Il n'est rien tel que les Jésuites. J'ai bien vu des Jacobins, des docteurs et de toute sorte de gens; mais une pareille visite manquait à mon instruction. Les autres ne font que les copier. Les choses valent toujours mieux dans leur source. J'en ai donc vu un des plus habiles, et j'y étais accompagné de mon fidèle Janséniste, qui vint avec moi aux Jacobins. Et comme je souhaitais particulièrement d'être éclairci sur le sujet d'un différend qu'ils ont avec les Jansénistes, touchant ce qu'ils appellent la grâce actuelle, je dis à ce bon Père que je lui serais fort obligé s'il voulait m'en instruire et que je ne savais pas seulement ce que ce terme signifiait; je le priai donc de me l'expliquer. Très volontiers, me dit-il; car j'aime les gens curieux. En voici la définition.
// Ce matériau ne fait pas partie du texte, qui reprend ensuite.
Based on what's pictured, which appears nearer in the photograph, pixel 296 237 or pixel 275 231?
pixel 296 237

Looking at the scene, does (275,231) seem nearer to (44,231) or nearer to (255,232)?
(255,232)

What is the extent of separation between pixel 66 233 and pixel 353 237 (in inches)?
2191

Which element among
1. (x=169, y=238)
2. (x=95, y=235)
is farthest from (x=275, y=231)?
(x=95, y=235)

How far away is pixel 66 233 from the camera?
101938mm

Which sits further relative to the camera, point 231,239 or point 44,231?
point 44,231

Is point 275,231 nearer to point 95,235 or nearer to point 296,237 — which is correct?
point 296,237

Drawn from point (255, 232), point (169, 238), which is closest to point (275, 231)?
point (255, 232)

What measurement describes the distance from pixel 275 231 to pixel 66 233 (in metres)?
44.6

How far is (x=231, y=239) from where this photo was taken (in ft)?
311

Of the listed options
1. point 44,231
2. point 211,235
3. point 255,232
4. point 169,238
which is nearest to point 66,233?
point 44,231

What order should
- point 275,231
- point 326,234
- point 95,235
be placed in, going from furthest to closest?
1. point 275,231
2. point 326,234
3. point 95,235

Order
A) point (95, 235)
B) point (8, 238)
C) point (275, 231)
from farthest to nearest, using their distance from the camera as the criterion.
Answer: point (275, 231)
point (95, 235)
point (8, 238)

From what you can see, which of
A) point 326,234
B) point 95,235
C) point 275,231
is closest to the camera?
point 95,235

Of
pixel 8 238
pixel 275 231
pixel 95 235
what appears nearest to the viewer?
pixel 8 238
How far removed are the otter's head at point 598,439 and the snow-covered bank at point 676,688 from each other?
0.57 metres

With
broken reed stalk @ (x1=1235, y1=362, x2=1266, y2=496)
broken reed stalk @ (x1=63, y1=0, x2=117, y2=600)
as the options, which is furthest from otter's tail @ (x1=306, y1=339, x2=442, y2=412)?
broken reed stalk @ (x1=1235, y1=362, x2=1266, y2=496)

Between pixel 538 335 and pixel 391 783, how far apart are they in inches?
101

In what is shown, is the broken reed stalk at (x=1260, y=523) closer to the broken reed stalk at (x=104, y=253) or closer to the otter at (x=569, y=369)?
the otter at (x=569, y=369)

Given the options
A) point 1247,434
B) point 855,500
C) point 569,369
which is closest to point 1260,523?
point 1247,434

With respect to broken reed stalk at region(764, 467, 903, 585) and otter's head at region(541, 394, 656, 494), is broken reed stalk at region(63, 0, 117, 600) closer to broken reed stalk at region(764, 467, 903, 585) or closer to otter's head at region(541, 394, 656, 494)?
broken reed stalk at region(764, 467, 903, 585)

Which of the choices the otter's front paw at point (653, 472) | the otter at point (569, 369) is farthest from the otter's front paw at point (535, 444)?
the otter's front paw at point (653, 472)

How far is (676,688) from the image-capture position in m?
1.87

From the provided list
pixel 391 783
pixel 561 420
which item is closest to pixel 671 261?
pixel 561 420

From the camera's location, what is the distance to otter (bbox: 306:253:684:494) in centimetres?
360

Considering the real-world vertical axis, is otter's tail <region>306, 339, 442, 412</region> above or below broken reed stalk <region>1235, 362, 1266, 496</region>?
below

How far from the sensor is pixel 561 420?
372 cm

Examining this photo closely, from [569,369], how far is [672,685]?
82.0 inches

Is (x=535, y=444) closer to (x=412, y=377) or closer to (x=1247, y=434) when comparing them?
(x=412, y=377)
Nous appelons grâce actuelle une inspiration de Dieu par laquelle il nous fait connaître sa volonté, et par laquelle il nous excite à la vouloir accomplir. Et en quoi, lui dis-je, êtes-vous en dispute avec les Jansénistes sur ce sujet? C'est, me répondit-il, en ce que nous voulons que Dieu donne des grâces actuelles à tous les hommes à chaque tentation, parce que nous soutenons que, si l'on n'avait pas à chaque tentation la grâce actuelle pour n'y point pécher, quelque pêché que l'on commît, il ne pourrait jamais être imputé. Et les Jansénistes disent, au contraire, que les péchés commis sans grâce actuelle ne laissent pas d'être imputés; mais ce sont des rêveurs. J'entrevoyais ce qu'il voulait dire; mais, pour le lui faire encore expliquer plus clairement, je lui dis: Mon Père, ce mot de grâce actuelle me brouille; je n'y suis pas accoutumé: si vous aviez la bonté de me dire la même chose sans vous servir de ce terme, vous m'obligeriez infiniment. Oui, dit le Père; c'est-à-dire que vous voulez que je substitue la définition à la place du défini: cela ne change jamais le sens du discours; je le veux bien. Nous soutenons donc, comme un principe indubitable, qu'une action ne peut être imputée à péché, si Dieu ne nous donne, avant que de la commettre, la connaissance du mal qui y est, et une inspiration qui nous excite à l'éviter. M'entendez-vous maintenant?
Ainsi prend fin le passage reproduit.